Vargas Llosa esa ahora más solemne, habla del futuro y a los grandes nombres de la tradición liberal del que se siente parte, según publicó hoy diario Clarín.  “El conocimiento que procede de las imágenes es más superficial y más efímero que el que procede de las palabras y los libros”, disparó el autor de Conversación en la catedral en el comienzo de la charla organizada por el ministerio de Cultura porteño en la que también participaron el ensayista Juan José Sebreli, los periodistas Magdalena Ruiz Guiñazú y Pablo Sirvén y el ministro de Cultura Hernán Lombardi. El escritor, de 77 años, analizó el apogeo de la cultura audiovisual en detrimento de las palabras. “Los medios audiovisuales, la revolución de Internet y las redes sociales pueden distorsionar la realidad al extremo que la gente puede perder su identidad”, señaló. Al mismo tiempo valoró que gracias a Internet hoy la censura es prácticamente imposible: “Hoy es muchísimo más difícil para un gobierno autoritario controlar completamente la información”.

La imagen al servicio de la política también lo asusta: “El problema es la utilización de la imagen por la política, un fenómeno del Siglo XX, del totalitarismo. La política se ha convertido en un espectáculo y la mayor función la tienen los creadores de imágenes. Los políticos son obedientes encarnaciones de esas manipulaciones”, advirtió.

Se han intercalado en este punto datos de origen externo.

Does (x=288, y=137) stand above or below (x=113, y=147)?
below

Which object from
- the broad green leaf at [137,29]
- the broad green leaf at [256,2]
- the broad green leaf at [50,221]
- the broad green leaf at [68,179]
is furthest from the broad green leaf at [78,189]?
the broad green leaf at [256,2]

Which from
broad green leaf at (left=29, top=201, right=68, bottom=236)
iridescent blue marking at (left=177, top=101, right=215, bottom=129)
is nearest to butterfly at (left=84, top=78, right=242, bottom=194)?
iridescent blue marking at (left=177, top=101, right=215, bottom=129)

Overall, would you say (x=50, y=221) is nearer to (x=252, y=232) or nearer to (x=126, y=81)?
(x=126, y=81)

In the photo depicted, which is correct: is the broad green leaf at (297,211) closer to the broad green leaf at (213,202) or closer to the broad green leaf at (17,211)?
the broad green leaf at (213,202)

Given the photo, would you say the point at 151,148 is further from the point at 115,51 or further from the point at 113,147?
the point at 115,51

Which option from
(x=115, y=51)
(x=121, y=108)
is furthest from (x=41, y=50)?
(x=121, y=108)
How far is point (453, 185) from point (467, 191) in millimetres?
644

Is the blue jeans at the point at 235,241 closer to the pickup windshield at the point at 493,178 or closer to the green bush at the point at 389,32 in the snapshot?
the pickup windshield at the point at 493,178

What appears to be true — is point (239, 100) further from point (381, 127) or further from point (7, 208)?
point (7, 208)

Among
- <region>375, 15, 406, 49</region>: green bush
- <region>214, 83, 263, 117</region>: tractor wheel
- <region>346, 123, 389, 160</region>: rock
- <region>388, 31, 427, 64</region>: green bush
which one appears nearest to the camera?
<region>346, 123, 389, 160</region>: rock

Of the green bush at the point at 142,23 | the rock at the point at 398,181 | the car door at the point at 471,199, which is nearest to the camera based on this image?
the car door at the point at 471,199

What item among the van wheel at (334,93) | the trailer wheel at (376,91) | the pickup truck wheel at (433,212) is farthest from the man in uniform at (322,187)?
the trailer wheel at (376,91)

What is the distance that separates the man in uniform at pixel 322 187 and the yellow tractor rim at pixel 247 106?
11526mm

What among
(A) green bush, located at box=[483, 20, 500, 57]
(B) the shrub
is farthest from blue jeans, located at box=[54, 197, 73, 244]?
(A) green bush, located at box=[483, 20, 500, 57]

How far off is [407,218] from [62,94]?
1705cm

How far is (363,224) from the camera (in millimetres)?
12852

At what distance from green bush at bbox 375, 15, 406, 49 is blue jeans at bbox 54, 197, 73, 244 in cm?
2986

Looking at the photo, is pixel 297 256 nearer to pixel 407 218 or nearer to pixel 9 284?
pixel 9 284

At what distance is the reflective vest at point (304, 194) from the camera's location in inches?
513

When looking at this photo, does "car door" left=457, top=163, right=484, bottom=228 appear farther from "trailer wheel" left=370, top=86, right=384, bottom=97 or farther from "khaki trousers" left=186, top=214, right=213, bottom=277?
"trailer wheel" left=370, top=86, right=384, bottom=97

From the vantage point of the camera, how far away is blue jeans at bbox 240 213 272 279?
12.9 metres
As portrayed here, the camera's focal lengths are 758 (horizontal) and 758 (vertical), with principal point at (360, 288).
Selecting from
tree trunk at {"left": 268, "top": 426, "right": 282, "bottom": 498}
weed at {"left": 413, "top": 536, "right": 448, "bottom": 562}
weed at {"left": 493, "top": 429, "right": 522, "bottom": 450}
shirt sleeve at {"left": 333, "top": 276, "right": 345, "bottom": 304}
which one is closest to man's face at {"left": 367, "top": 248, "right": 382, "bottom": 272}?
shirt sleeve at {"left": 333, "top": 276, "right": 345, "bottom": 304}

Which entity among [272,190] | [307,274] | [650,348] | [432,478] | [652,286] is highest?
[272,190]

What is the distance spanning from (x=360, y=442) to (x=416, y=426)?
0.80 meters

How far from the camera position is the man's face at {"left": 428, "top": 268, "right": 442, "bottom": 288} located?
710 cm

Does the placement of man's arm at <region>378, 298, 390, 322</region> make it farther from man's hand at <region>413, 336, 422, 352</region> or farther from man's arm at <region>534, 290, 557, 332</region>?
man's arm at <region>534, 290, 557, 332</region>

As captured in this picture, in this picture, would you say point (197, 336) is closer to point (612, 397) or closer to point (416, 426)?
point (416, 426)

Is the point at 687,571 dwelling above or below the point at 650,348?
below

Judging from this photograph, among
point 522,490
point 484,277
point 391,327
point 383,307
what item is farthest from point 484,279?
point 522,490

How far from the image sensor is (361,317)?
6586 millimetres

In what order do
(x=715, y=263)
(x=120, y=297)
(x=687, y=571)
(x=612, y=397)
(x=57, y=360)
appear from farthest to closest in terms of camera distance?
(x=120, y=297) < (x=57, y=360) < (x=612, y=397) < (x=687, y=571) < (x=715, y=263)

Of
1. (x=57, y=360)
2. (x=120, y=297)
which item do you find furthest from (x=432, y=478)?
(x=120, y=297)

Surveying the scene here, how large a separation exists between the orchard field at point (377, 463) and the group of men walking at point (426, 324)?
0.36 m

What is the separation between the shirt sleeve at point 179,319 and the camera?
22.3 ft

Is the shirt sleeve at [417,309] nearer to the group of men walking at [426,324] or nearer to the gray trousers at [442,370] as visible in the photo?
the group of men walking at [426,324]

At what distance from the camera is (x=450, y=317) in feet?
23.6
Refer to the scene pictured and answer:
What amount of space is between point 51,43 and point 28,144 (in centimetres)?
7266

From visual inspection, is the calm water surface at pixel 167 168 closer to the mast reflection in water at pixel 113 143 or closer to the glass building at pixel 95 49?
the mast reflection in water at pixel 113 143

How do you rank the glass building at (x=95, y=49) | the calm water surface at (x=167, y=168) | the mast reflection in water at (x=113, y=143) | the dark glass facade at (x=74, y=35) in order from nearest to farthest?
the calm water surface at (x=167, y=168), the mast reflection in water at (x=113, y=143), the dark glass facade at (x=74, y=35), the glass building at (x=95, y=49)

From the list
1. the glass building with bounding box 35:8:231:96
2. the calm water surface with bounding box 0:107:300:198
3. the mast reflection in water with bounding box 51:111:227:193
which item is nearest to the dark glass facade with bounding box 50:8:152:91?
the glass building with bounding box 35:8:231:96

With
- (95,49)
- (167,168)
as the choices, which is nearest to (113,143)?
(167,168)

Cuando le preguntaron por qué los intelectuales ya no son referentes políticos, reconoció que perdieron credibilidad. “¿Cómo explicar que el más grande filósofo del Siglo XX –Heidegger– fuera nazi, que tantos intelectuales defendieran el comunismo cuando sabían que existían los gulags?”, se preguntó antes de recordar que hasta Sartre apoyó la Revolución Cultural china. “Si los más grandes intelectuales de su tiempo pueden ser ciegos, ¿qué credibilidad pueden tener los intelectuales?” .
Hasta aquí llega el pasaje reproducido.